Grandma and I were separated by distance and language. She eventually learned about as much English as I learned Spanish, so our communication was always awkward. Most of my cousins either lived in Mexico or in Houston (where my grandparents lived), while we were a lone satellite family in Colorado. But she still made it out for my baptism, wedding, and other important events.

I'm not sure how I came by this recipe -- maybe my sister got it from my aunt? At any rate, it was extremely vague on all necessary details. In fact, it made my recipes look almost professional. So I had to improvise a little. The recipe calls for "a little pork" and "some chicken." All of the pork at the Coop today was boneless, so I used a lamb shank. Is it still posole if you use lamb? For the chicken I used four thighs (bone in, though I did remove the skin). You really do want to use meat on the bone for soups, especially when you are creating your own stock, rather than using pre-made stock. Most of the posole recipes I've seen call for just pork shoulder. I guess my family likes to mix it up a bit.

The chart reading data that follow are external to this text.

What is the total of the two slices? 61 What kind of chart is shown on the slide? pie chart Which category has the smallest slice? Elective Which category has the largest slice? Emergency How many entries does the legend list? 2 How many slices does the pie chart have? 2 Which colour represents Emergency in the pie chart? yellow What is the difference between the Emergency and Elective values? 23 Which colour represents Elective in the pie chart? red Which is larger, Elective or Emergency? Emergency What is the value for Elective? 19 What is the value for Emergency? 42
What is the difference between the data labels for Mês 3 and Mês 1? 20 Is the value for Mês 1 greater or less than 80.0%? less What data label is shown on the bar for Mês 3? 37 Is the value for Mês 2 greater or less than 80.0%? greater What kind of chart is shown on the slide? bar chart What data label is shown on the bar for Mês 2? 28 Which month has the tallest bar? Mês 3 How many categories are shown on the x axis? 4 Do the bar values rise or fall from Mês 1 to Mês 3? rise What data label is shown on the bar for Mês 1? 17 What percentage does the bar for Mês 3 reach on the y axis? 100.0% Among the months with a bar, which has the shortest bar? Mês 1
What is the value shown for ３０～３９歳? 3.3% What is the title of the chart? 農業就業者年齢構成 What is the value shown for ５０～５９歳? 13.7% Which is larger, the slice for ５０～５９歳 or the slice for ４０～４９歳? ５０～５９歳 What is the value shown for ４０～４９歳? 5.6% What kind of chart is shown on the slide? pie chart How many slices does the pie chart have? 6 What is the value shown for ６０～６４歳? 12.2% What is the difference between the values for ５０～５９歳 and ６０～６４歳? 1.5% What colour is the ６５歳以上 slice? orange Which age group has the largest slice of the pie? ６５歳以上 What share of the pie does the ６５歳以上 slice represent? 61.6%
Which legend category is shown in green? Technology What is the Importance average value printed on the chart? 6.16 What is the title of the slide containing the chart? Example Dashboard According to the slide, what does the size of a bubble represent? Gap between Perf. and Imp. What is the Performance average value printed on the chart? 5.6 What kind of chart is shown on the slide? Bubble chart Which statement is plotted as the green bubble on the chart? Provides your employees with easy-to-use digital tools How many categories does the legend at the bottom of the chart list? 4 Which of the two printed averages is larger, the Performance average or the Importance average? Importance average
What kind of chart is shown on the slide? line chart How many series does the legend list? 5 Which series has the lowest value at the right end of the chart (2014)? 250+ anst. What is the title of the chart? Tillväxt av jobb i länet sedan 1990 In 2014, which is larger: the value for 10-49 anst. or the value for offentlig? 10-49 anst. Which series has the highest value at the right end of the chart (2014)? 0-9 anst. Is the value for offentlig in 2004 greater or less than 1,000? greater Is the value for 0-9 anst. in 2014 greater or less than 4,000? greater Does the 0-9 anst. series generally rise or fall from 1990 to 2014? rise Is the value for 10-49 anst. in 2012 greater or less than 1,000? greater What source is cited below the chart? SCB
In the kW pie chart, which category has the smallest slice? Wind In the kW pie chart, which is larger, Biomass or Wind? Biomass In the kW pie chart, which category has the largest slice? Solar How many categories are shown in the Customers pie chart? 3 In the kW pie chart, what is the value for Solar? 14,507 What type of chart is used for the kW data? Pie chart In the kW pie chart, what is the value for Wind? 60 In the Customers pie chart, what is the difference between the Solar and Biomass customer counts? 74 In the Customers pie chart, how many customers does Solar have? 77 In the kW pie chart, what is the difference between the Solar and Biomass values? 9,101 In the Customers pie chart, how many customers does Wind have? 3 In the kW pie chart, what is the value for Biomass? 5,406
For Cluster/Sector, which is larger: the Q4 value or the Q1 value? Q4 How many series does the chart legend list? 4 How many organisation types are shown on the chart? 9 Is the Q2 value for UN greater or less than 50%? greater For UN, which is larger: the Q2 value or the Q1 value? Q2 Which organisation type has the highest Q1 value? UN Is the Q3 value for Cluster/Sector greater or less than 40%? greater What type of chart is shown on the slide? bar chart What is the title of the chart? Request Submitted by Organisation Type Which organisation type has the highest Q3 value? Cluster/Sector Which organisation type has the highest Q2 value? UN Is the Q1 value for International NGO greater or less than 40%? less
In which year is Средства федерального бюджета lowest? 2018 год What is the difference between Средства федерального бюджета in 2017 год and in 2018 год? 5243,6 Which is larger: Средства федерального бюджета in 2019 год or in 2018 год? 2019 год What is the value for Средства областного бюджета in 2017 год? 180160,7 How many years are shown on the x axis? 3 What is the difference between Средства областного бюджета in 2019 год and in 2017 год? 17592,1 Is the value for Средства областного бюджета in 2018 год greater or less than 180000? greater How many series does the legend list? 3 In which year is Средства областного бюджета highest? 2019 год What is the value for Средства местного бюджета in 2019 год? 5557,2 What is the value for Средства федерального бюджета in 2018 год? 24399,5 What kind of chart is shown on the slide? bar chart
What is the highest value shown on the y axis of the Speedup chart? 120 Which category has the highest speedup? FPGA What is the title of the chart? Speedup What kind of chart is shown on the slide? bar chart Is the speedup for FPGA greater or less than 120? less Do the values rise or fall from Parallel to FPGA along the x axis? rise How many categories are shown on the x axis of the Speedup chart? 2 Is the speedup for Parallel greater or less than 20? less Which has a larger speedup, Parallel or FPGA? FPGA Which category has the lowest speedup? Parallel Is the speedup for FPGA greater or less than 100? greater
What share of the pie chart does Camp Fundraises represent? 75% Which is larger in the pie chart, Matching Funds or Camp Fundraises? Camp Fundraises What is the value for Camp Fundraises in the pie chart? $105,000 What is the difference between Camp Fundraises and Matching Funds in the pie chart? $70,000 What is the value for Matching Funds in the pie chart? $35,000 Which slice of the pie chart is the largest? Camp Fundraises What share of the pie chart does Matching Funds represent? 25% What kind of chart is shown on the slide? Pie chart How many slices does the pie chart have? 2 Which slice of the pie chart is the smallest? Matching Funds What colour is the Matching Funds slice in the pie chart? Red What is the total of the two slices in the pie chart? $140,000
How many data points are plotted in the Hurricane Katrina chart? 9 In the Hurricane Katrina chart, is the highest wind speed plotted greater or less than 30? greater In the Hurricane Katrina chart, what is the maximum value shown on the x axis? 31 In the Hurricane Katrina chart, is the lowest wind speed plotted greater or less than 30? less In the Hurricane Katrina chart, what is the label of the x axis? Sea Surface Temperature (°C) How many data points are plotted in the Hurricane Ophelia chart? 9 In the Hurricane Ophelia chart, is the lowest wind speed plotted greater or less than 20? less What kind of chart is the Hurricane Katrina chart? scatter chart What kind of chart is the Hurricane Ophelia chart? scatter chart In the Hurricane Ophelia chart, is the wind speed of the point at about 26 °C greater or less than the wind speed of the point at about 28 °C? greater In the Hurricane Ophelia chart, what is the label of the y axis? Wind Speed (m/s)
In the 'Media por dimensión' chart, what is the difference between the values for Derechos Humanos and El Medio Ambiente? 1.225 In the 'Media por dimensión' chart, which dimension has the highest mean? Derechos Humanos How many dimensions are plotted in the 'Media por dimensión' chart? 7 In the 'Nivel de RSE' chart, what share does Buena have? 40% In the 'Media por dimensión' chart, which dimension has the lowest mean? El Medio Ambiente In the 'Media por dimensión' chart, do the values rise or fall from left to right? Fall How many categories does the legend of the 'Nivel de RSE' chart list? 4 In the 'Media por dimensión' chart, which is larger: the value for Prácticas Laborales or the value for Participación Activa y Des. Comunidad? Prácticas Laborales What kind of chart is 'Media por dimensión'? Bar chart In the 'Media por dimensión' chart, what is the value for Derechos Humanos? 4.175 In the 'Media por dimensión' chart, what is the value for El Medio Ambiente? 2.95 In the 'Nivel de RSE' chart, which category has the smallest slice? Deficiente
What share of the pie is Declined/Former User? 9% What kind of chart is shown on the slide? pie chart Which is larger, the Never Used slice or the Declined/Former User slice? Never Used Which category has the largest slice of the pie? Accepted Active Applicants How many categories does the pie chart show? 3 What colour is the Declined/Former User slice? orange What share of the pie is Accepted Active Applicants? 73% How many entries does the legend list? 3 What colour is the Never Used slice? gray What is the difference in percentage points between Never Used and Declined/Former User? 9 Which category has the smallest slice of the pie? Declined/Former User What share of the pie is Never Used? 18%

I started out by browning the lamb shank in a little oil. When it was browned I removed it and cooked one chopped onion and about five roughly chopped cloves of garlic, scraping up the browned bits. Then I removed the garlic and onion, put the lamb shank back in, and covered the lamb with six cups of water. I added two avocado leaves (you could just use a bay leaf) and some Mexican oregano. While this simmered lightly I deveined and de-seeded two dried mulato chiles (Grandma's recipe calls for pasilla, but the Coop didn't have any). Then I heated the chilies with a little oil in a separate pan until soft. I combined the chilies with the onion and garlic in a blender and mixed until smooth. I saved the combination for later.

Once I had a flavorful broth (about 45 minutes) I added the chicken and three (drained) cans of hominy. I simmered this for about half an hour, until just before I was ready to serve. Then I removed the lamb shank and thighs, removed the meat from the bone, shredded it, and returned it to the pot. Just before serving I added the chile mixture, added salt, and cooked for another five minutes. For a garnish I chopped one small, beautiful, purple cabbage, four radishes, about 1/4 cup red onion, and a few lemons. Now I wonder if the lemon was a mistranslation. You hardly ever see lemons in Mexico -- only limes. I think limes would taste better.

Grandma serves the posole with tostadas, or crisp-fried corn tortillas. These are easy to make. Heat corn oil in a wide saucepan on high. When the oil is very hot cook each tortilla one by one. Cook on both sides until golden and crispy. Drain on paper towels. I had some (canned, oh the shame of it, though at least it was Amy's Organic) refried black beans so I smeared the tostadas with that. Lane grated some pepper jack on his. You can dress the tostadas with the meat from the posole and the garnishes.

I was very happy with how this turned out -- not too spicy, just aromatic and flavorful. If only I hadn't accidentally added too much salt. But these things happen when you see a moth fly out of your cupboard while you're pouring in the salt. There wasn't time for a homemade dessert so I served dulce de leche ice cream, one of Lane's all-time favorite flavors.

Happy afterlife, Grandma!

On a completely different note -- a shout out to Shar, who was mentioned in yesterday's Washington Post. Our mutual friend, Janet, reports in her blog, DC Rush Hour.

1 comment:

Co said...

What a great post! I love it when foods have personal significance. I have been cataloguing my much-less-impressive cooking feats recently, and it's made me a little more self-reflective about food. I made a side of broccoli sauteed in garlic and olive oil last week that I realized, while eating it, was extraordinarily comforting because it tasted like something my grandmom would have made. She used to buy extra-virgin olive oil by the gallon.